Task to carry out
Only the lines from the one with "港口漁船/北海道白老市 68325179" through the end of the data below belong in the answer, restated word for word, pictures excluded.

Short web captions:
+-------+

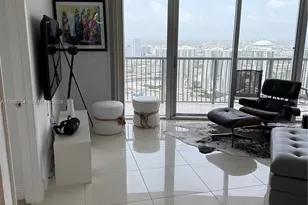 1750 N Bayshore Dr, Miami, FL 33132 - Photo 2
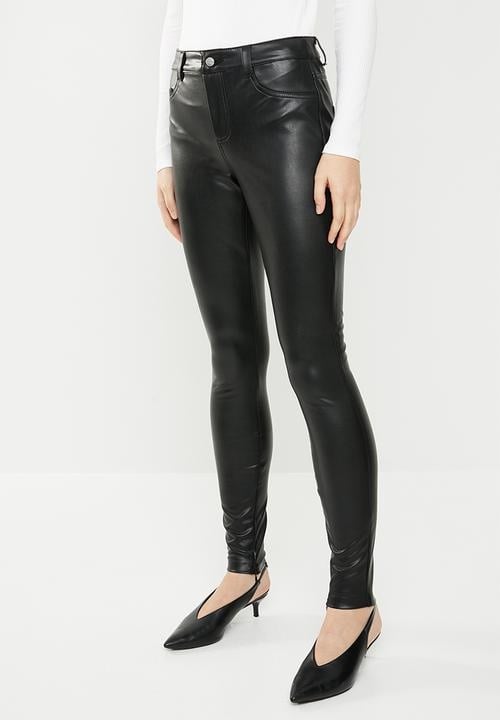 faux leather pants trend
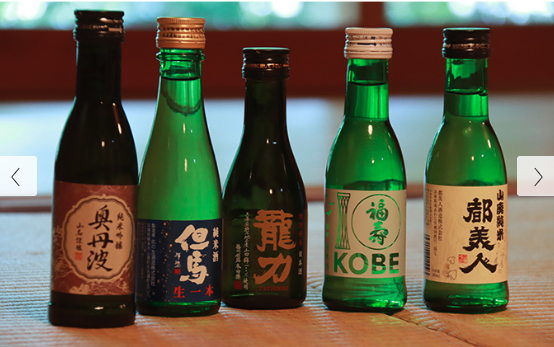 「兵庫五国」各地域のお酒を飲み比べられるセットの写真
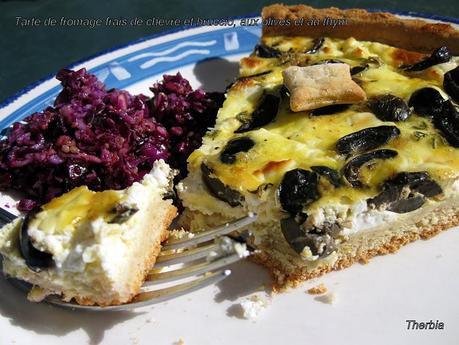 Tarte de fromage frais de chèvre et bruccio, aux olives et au thym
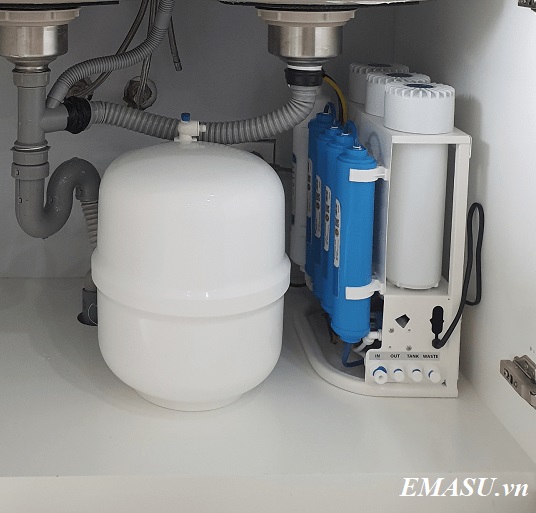Máy lọc nước Karofi Slim S-s038 nguyên khối lắp gầm bếp tiện dụng, gọn nhẹ, dễ dàng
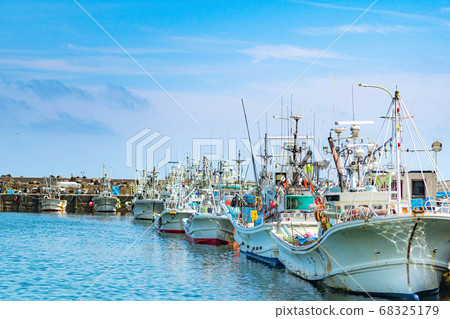 港口漁船/北海道白老市 68325179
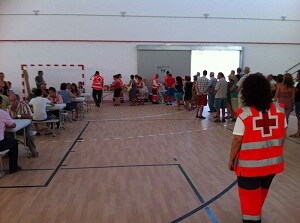 Cruz Roja Almería da albergue a 150 personas de Bédar afectadas por los incendios
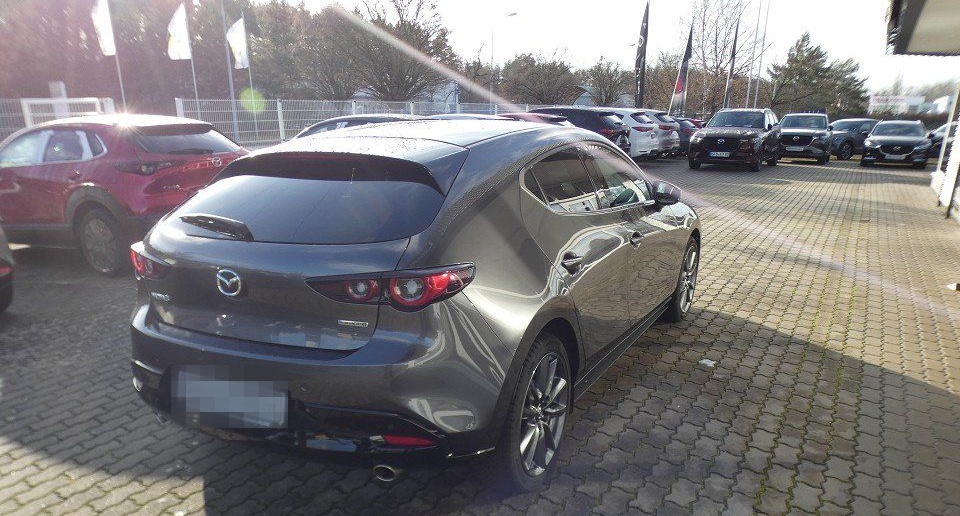 Mazda 3 2.5L e-SKYACTIV G 140ps  6MT FWD Takumi foto 5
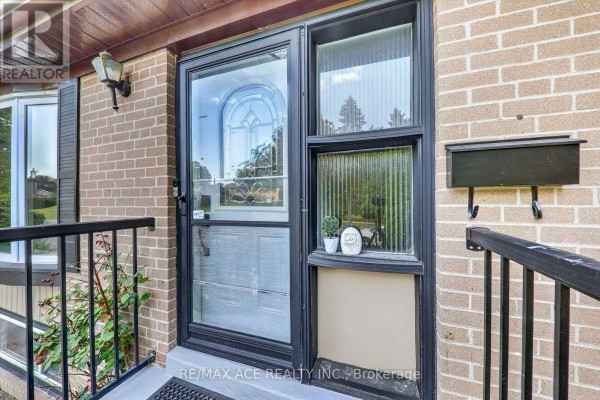 Living room - 100 Merkley Square, Toronto, ON M1G2Y7 Photo 4
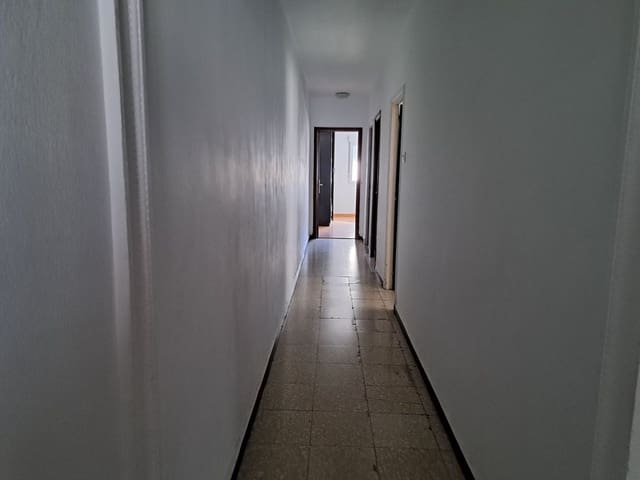 3 slaapkamer Appartement te huur in Centro Urbano, Gijón met garage - € 900 (Ref: 9275686)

+-------+

Your solution
 港口漁船/北海道白老市 68325179
 Cruz Roja Almería da albergue a 150 personas de Bédar afectadas por los incendios
 Mazda 3 2.5L e-SKYACTIV G 140ps  6MT FWD Takumi foto 5
 Living room - 100 Merkley Square, Toronto, ON M1G2Y7 Photo 4
 3 slaapkamer Appartement te huur in Centro Urbano, Gijón met garage - € 900 (Ref: 9275686)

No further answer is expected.